Apesar de já ter ido com os filhos a sítios exóticos, o destino mais habitual é o país de origem. Em Portugal, fica “quase sempre em Mortágua” e admite que não são bem férias.

“É limpar a casa de alto a baixo, e este ano ainda fui pagar para me limparem as matas e um eucaliptal que lá tenho. A gente fica sem nada e ainda tem de pagar”, lamentou, explicando que, só para lhe cortarem um eucalipto entre postes de eletricidade, teve de desembolsar 300 euros.

Uma das filhas, Dominique da Silva, é a única mulher atrás das câmaras no Luxemburgo, e já filmou as férias dos emigrantes portugueses para uma série televisiva, acompanhando a viagem de oito portugueses, da partida do Luxemburgo até aos seus destinos: Amares, no distrito de Braga, Favaios, no concelho de Alijó, Algarve e Mortágua, a terra natal de muitos imigrantes no Grão-Ducado.

O título da série documental, “Lá em baixo – Aqui em casa: um Verão em Portugal”, evocava a vida dupla da primeira geração de imigrantes portugueses e a ligação que os seus filhos ainda mantêm com Portugal.

Hoje, Dominique continua a ir a Portugal todos os anos “para ver a família e os amigos”, mas “férias, férias”, é noutros países. “Só me sinto mesmo de férias quando mudo de cultura e vou para um sítio completamente diferente. Portugal já conheço, e não saio da minha zona de conforto”, explicou a repórter de imagem, de 30 anos.

Augusto Nunes é natural de Pinhão, norte de Portugal, 55 anos, há 31 no Reino Unido: “Vou hoje para Portugal, para a zona de Mangualde, de onde tem raízes a mulher (Graça Nunes), mas também tenciono ir uns dias ao Douro ver família e amigos”.

António Costa, vendedor, natural de Lisboa, 41 anos, há 14 anos no Reino Unido. “Vou em agosto a Portugal porque é quando a família e amigos também tiram férias. Vou uma semana para o Alentejo, para a casa de família, e depois vou uma semana para o Algarve com um amigo que também tem filhos”.

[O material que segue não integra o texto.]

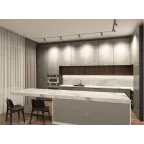 Светильник акцентный SMART SPOT 20 Вт DIM 3000 К-6000 К матов. зол. с черн. DENKIRS DK8020-BG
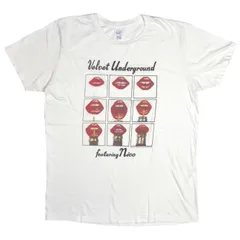 【L】The Velvet Underground ヴェルヴェットアンダーグラウンド Featuring Nico Tシャツ Andy Warhol アンディウォーホル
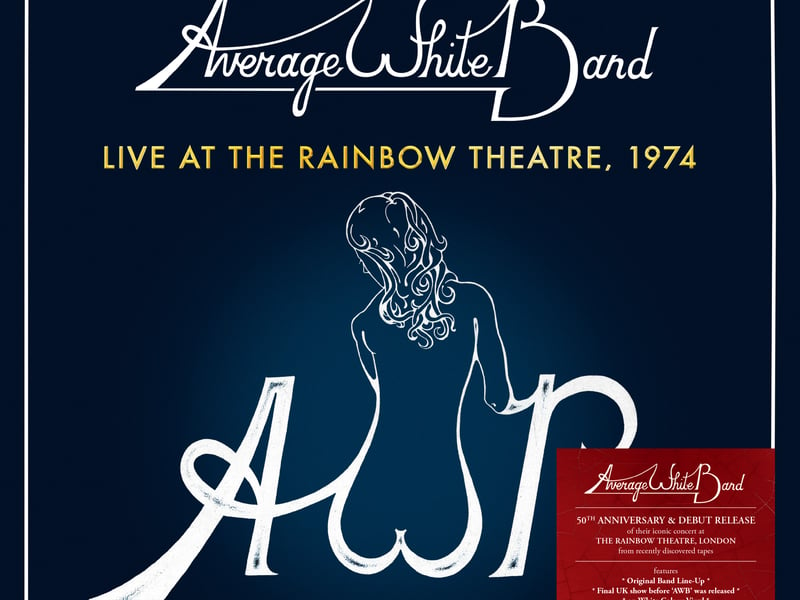 This live Average White Band album is available on vinyl for the very first time and has been pressed on 140g white vinyl. Tracks performed are from their first two albums "Show Your Hand2 and "AWB" and include "Work To Do", "Put It Where You Want It", "Nothing You Can Do", "Got The Love", "Pick Up The Pieces", "Just Wanna Love You Tonight", "Keepin’ It To Myself" and "You Got It".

A tradição, para António Costa, é o conforto do regresso à terra. “Gosto de estar com a família porque é uma oportunidade para a minha filha conviver com os primos, e depois gosto de me encontrar com amigos que não vejo há mais tempo para fazer umas férias porreiras”, diz.

Em Paris, os preparativos para as férias de Abílio e João, 75 e 33 anos, fazem-se nas calmas, já que um decidiu partir só em setembro e o outro nem sabe onde vai passar a primeira semana porque é a surpresa para a sua despedida de solteiro.

O calendário da Alta-Costura de Paris dita que as férias são em agosto e para João Paulo Rodrigues, alfaiate na marca de ‘Haute Couture’ Cifonelli, em Paris, a pausa estival do seu “querido mês de agosto” vai dividir-se entre a semana com os amigos num destino desconhecido, a semana com a família na terra natal de Avanca e a semana com a namorada e amigos na região da Apúlia, no sul de Itália.

“Há que partilhar as férias. Eu sou um bocadinho tradicionalista e se tivesse de ficar sempre no mesmo sítio não me importava, mas a minha noiva gosta muito de viajar e conhecer outros sítios e normalmente vamos para sítios onde temos amigos também”, contou o jovem.

Já o reformado Abílio Laceiras é que não tem “temperamento para ficar de papo para o ar na praia” e vai aproveitar as duas semanas de férias na sua terra, no Fundão.

“Nas férias, gosto de repartir o tempo: ver coisas e falar com as pessoas com quem há muito tempo não falo. E, claro, aproveitar para relembrar os paladares e gostos da infância, fazendo honras à gastronomia local. Matar saudades da comida, das paisagens porque à medida que vou envelhecendo, as paisagens da minha terra marcam mais a mente. Dá a impressão que são as raízes a chamar, está a ver?”, pergunta retoricamente.